─── Supplied passage
The availability heuristic is a common bias and can be considered in the context of cognitive psychology and behavioural economics. It has major implications for decision making in all domains.
Use the following examples of connected and complementary models to weave availability heuristic into your broader latticework of mental models. Alternatively, discover your own connections by exploring the category list above.
Connected models:
- Fast and slow thinking: the foundation behind cognitive biases.
- The EAST Framework (Nudges): to use biases for change.
- Confirmation bias: reinforcing existing biases.
- Von Restorff effect: where things that stand out from a series of similar elements are more likely to be remembered.
- Mere-exposure effect: where you tend to prefer the familiar.
Complementary models:
- Black swan event: unlikely events suddenly seem likely and even part of a pattern if one has occurred in living memory.
- Diversification: mixing media inputs and even team members can help to interrupt the availability bias.
──────
About this task.
Answer these questions about the passage on the availability heuristic:
1. In which two fields can the availability heuristic be considered?
2. What tendency does the passage give for the mere-exposure effect?
3. What can diversification help to interrupt?
─── Study material
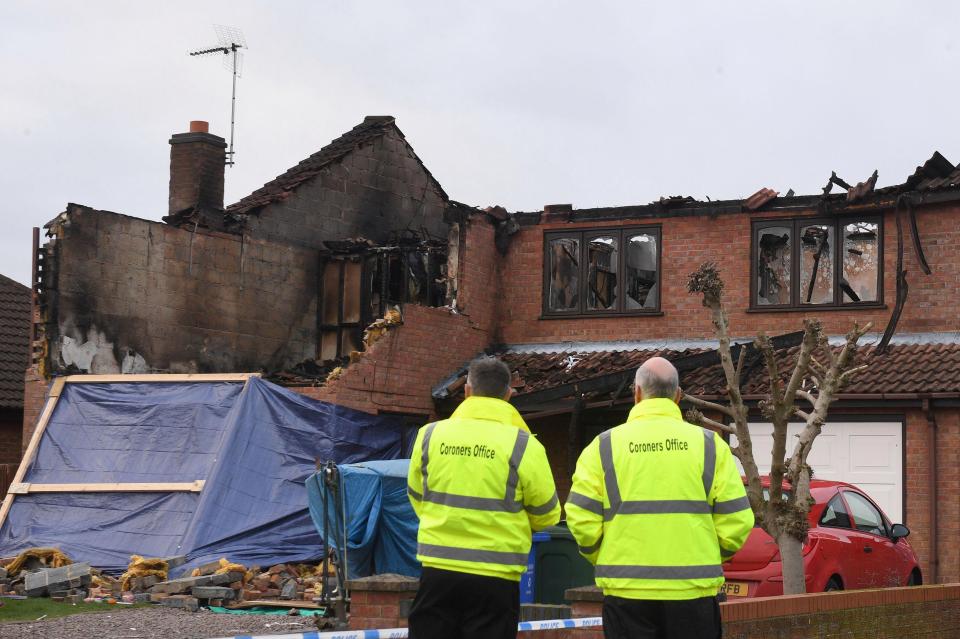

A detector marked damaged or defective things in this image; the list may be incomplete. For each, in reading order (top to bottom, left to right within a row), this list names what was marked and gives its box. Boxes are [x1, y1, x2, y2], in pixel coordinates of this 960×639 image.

charred wall [240, 127, 450, 250]
charred wall [43, 205, 316, 376]
broken window [318, 238, 446, 362]
burned house [16, 117, 960, 588]
broken window [540, 229, 660, 316]
broken window [752, 218, 880, 310]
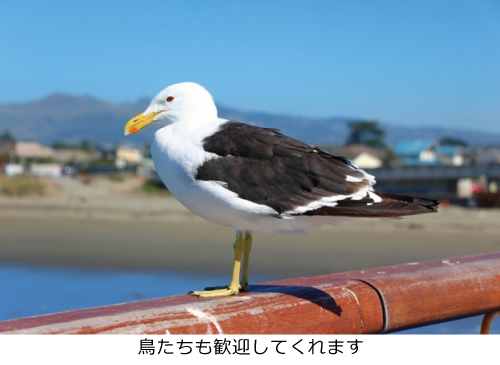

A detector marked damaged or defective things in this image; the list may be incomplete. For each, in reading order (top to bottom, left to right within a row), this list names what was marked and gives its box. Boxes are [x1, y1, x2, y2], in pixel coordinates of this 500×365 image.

rust stain on railing [0, 252, 500, 334]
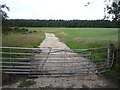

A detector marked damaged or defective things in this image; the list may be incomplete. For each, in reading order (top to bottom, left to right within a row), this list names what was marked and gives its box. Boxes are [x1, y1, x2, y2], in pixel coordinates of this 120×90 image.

rusty metal gate [0, 45, 114, 76]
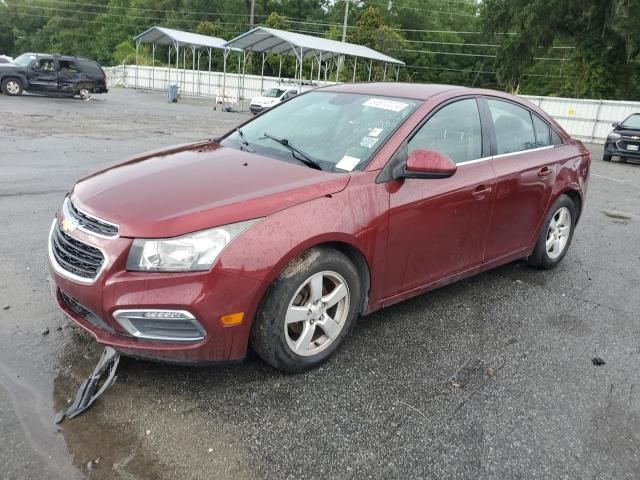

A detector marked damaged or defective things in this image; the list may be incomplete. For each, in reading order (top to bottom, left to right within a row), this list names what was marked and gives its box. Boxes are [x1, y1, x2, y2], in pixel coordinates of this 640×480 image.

detached bumper piece [112, 310, 206, 344]
detached bumper piece [55, 344, 120, 424]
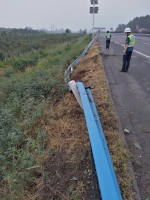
──────
Output for this exercise.
1. Cognitive psychology and behavioral economics.
2. The tendency to prefer the familiar.
3. The availability bias.